I decided to try again and take an audiobook with me on a bus trip. I stayed up late into the night listening to it. (The book was Crazy Rich Asians and SO GOOD on audiobook, y’all.) I used to prefer the intimacy that paper-reading gave me, because you can’t read a paper book and multi-task very easily; but due to my mood, or maybe because my brain is changing with age, I couldn’t sit still long enough to read a book anymore and listening to books felt really good for the first time in my life. I read another audiobook, and another; I read while crafting and driving and doing dishes, or sometimes in bed, in the dark, just me and the book like old times.

Here’s where the library comes in. I understand why audiobooks are expensive, for real: the additional costs of voice talent and recording time plus a smaller market means you pay more. That being said, I can’t afford $30 books. Newp. My local library system lets me check out audiobooks through OverDrive, though. Even though OverDrive can be a little unwieldy for random browsing, it’s been a blessing for me in my time of needing not to read words with my eyes.

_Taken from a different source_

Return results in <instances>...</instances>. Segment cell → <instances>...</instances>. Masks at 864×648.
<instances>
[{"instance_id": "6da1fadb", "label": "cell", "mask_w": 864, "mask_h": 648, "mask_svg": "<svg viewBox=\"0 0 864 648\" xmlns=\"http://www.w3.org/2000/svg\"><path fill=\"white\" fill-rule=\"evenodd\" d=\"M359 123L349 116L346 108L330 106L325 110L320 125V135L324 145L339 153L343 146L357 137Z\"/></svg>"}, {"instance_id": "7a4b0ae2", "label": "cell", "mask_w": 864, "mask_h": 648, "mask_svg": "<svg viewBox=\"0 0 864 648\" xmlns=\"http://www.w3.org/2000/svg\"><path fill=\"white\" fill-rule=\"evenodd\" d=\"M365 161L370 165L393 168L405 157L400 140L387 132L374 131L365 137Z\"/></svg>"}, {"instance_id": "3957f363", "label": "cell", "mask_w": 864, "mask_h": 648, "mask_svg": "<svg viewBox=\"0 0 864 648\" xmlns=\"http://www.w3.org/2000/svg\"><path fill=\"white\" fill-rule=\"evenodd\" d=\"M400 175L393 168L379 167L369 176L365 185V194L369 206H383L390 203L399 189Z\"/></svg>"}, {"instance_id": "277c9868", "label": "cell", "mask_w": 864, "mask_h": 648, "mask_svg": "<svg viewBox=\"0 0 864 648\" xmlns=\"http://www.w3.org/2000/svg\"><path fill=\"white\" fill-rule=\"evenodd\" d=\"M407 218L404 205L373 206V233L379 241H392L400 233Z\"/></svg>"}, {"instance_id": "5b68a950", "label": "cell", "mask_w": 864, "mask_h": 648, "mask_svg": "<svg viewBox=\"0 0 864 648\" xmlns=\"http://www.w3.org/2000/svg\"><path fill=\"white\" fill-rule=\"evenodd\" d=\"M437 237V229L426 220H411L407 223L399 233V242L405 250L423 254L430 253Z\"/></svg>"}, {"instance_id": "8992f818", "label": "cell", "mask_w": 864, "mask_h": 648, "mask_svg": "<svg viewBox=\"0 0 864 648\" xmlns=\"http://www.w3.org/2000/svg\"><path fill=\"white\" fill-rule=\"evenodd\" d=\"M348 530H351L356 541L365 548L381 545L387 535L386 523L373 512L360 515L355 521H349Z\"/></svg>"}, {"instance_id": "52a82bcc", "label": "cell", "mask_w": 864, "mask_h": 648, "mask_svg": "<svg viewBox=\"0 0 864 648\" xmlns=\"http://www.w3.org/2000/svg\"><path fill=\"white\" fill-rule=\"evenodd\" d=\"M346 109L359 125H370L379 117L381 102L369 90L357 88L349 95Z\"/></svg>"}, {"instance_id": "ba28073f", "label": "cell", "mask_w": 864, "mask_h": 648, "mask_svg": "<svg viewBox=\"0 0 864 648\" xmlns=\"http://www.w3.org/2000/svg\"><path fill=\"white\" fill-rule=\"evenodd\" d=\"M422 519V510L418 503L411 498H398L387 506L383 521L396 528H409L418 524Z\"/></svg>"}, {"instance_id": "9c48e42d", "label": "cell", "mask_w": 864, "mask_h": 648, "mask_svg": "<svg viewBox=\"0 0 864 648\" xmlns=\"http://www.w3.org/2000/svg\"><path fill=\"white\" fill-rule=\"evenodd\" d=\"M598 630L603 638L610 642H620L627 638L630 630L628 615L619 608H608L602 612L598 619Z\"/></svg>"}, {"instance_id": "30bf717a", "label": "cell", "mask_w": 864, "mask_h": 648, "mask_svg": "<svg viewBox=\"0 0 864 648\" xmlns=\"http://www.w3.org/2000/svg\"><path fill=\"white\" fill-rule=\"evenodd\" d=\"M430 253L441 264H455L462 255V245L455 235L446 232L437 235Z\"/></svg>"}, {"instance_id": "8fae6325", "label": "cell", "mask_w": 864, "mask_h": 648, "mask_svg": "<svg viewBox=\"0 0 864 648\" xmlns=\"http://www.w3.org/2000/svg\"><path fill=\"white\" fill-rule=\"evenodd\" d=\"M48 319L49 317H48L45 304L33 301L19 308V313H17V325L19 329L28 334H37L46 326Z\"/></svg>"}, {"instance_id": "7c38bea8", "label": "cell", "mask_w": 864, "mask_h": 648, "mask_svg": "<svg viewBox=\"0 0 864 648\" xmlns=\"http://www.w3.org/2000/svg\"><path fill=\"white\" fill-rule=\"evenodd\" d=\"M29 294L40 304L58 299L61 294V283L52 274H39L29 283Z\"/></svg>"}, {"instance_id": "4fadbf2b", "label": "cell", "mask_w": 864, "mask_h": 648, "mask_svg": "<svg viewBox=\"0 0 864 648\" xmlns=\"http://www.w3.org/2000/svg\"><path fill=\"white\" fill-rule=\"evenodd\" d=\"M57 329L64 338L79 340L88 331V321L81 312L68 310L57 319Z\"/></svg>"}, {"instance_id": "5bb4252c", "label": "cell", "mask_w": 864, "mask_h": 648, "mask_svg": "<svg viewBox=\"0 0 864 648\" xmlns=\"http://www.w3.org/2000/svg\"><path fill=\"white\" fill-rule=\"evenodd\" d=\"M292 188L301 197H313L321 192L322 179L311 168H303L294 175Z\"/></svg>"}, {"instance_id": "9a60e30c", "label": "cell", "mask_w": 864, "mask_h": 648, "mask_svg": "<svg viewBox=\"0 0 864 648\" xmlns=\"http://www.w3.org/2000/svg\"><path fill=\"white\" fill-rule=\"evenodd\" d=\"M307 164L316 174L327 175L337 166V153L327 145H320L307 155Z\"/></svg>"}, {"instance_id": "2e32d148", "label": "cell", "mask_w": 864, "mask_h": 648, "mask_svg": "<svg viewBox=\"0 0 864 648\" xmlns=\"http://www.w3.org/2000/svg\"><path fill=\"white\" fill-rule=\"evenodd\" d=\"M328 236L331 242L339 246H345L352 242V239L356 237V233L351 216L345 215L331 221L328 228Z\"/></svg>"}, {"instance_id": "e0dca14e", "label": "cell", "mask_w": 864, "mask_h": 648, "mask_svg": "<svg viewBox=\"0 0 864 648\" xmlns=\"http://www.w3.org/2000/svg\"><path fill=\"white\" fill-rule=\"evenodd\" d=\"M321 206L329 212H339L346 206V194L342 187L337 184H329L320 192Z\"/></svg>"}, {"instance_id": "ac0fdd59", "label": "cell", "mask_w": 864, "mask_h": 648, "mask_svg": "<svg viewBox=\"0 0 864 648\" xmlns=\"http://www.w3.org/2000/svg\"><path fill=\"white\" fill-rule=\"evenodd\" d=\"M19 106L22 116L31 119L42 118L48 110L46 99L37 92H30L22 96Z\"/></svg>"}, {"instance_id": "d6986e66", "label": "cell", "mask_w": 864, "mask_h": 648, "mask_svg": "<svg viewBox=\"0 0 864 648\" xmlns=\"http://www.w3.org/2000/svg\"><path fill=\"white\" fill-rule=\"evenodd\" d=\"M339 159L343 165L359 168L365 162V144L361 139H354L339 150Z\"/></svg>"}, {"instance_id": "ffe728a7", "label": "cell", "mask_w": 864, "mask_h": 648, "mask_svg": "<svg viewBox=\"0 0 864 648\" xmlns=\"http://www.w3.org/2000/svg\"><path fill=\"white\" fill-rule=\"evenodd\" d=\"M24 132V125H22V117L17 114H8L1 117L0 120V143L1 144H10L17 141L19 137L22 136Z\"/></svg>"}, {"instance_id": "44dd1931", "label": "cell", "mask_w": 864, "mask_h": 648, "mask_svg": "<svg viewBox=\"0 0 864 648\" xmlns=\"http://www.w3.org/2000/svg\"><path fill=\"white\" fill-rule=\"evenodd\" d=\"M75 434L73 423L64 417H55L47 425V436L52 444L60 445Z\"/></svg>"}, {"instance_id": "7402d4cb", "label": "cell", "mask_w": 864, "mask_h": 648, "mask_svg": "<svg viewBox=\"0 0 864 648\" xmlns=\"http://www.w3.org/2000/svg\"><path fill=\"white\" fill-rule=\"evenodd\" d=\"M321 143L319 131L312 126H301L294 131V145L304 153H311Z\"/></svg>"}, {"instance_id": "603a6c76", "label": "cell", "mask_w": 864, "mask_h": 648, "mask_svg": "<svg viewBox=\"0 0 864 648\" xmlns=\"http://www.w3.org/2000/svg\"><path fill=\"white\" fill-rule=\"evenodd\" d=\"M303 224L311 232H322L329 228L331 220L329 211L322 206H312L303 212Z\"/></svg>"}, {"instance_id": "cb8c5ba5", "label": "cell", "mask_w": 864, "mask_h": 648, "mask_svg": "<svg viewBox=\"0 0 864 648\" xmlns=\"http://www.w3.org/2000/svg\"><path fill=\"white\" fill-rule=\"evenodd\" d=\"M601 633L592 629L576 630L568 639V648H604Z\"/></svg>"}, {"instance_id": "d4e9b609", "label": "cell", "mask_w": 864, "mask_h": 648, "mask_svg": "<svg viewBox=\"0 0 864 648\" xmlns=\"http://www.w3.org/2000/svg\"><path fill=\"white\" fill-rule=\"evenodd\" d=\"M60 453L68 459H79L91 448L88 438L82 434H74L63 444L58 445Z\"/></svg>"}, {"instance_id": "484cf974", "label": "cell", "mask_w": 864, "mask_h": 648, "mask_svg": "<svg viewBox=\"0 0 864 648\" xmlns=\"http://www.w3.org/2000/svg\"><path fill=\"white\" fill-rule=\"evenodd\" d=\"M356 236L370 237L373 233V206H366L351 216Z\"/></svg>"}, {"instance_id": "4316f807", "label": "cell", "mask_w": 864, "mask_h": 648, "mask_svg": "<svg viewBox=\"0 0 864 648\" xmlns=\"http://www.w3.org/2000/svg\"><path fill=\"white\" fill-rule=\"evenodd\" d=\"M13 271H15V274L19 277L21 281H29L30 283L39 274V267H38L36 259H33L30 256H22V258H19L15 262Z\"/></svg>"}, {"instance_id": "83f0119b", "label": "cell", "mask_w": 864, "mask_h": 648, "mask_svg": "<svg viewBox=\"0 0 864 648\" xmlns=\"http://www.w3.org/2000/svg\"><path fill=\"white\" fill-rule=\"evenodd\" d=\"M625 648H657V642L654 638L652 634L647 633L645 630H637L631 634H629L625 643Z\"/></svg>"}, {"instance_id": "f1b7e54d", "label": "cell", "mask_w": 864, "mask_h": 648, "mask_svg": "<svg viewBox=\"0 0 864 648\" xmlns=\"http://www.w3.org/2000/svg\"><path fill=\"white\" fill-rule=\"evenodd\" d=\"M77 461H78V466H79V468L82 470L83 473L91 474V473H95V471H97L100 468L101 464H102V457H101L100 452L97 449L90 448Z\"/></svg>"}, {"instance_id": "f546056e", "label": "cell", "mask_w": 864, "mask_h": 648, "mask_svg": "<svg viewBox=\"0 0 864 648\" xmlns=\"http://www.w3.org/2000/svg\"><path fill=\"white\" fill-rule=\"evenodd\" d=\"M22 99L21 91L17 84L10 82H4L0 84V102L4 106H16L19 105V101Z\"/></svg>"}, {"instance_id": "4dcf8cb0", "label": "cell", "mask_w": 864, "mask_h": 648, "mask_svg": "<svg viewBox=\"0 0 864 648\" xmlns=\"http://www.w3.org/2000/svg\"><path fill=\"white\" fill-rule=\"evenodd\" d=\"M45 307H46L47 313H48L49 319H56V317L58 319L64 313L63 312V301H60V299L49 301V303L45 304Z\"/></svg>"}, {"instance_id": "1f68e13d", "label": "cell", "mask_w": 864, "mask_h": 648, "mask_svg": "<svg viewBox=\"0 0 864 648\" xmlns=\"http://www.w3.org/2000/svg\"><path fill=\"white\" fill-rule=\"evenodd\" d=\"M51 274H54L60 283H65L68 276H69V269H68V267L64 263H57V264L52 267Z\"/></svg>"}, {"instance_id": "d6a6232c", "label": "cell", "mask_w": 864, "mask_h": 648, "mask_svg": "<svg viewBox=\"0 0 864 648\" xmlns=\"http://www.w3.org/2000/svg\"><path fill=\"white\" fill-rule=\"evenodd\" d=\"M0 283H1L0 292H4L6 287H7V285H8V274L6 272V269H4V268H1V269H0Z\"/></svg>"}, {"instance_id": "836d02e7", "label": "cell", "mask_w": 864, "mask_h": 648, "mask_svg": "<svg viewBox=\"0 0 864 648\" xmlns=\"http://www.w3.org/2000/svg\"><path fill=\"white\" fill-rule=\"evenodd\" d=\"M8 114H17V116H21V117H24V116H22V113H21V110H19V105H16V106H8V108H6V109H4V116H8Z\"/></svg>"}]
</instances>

(But seriously, OverDrive, your categories are a hot mess and a half. Love you tho.)

The library has also become my workspace this year, which puts me in a bookish mood whenever I go to write or study; I can’t go through the displays to my favorite work spot without wanting to cozy up with half the books I see. Maybe more than half. Most of them, really; the librarians who put up displays know exactly what they’re doing.

So, I just want to say a big thank you to my library. You’ve been my oasis this year and my provider of audio reading content when I couldn’t focus on anything else. You’ve given me a quiet, cheap place to study, and you’ve stoked my reading fires again with your alluring collections of books. For that, I owe you the world, but you’ll probably have to settle for me paying my library fines. (Just kidding, I already paid them.) (Mostly.)